**EXCERPT:**
Nursing gets break in shortage 
by Brad Carlson
Published: December 7,2009
Time posted: 1:00 am
The nursing shortage is taking a break, at least in the traditional setting of hospitals and physician offices.
But no one is celebrating. Moreover, demand for nurses remains strong in some segments, such as senior care and home care.
“Once the economy turns around, we’re going to experience the same shortage we did before the downturn, and we’re going to have to be prepared to deal with the fixes that were proposed prior to the downturn,” said Idaho Hospital Association President Steve Millard. Increasing faculty salaries is the top priority, he said.
The economic downturn hit the nursing profession in multiple ways, he said. Some nurses delayed plans to retire and others went back to work. Some kept their jobs in Idaho instead of relocating – to accommodate a spouse planning to transfer or to earn higher pay – though Idaho nurses are paid nearly the national average. These trends combined to keep more nursing positions filled.
Nurse Martie Hawkins in the past year has increased her hours and seen more patients at Meridian-based Horizon Home Care and Hospice. She is a registered nurse who holds a Bachelor of Science in Nursing and the Certified Wound and Ostomy Care designation.
Her increased workload reflects strong demand for services in her part of the health care industry.
“We are hiring in home care,” Hawkins said. “We are staying very busy, are hiring nurses and have openings for nurses. We are seeing more and more people coming home from the hospital after illness or surgery needing home care.”
Demand for nursing services in the traditional hospital and medical office setting fell after the economy weakened, as population increases slowed and as people delayed elective procedures, Millard said. Patient volume dropped as elective procedures declined in number and as everyday patients lost jobs, wages and insurance coverage. Bad debt increased at hospitals.
Nursing education remains challenged in Idaho even though new nursing buildings opened this year at Lewis-Clark State College and the College of Southern Idaho, and a building is under construction at Boise State University, he said. Many students want to enter nursing programs, and the new buildings help to reduce the number of students who are turned away. But a faculty shortage persists as nurses earn significantly less for teaching than for working as nurses, he said.
The Idaho Nursing Workforce Advisory Council in January released findings and recommendations. Millard was among members.
Findings included that Idaho’s nursing work force per capita was smaller than that of all surrounding states except Nevada and was more than 20 percent below the national average; and that an “education bottleneck in the work force supply chain” materialized due to factor such as a shortage of faculty, limited classroom space and competition for clinical sites. Hospital expansion plans figure to drive demand for more nurses.

**MATERIAL PROVIDED:**
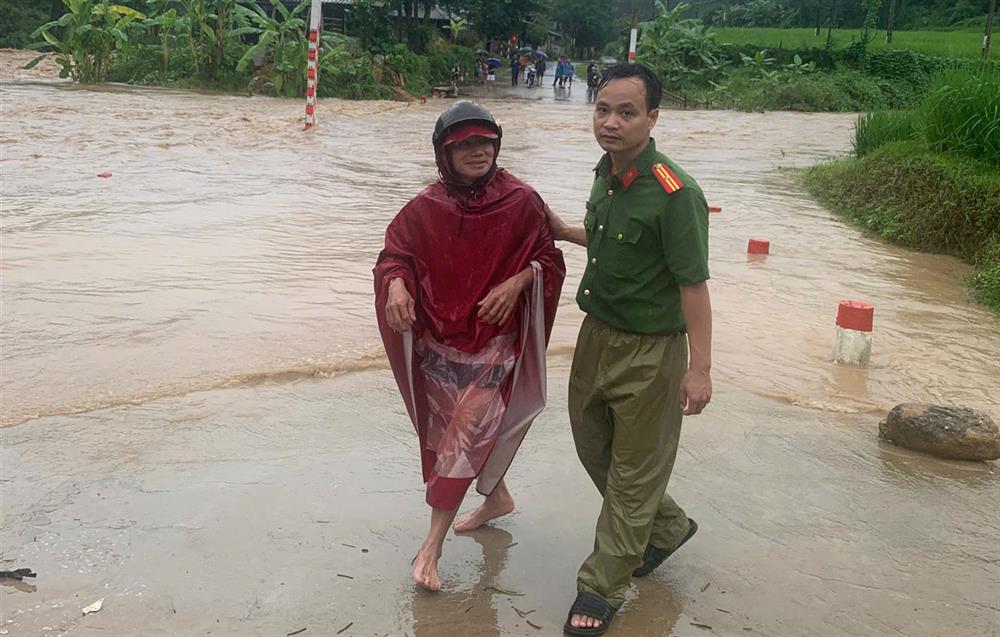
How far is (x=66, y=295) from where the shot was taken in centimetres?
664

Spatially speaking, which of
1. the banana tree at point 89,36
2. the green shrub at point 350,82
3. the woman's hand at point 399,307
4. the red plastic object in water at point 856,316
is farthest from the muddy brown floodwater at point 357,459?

**WHAT THIS TASK INVOLVES:**
According to the nursing article, what does Steve Millard name as the top priority? Rely only on the nursing article, not on the items.

**EXERCISE OUTPUT:**
Increasing faculty salaries.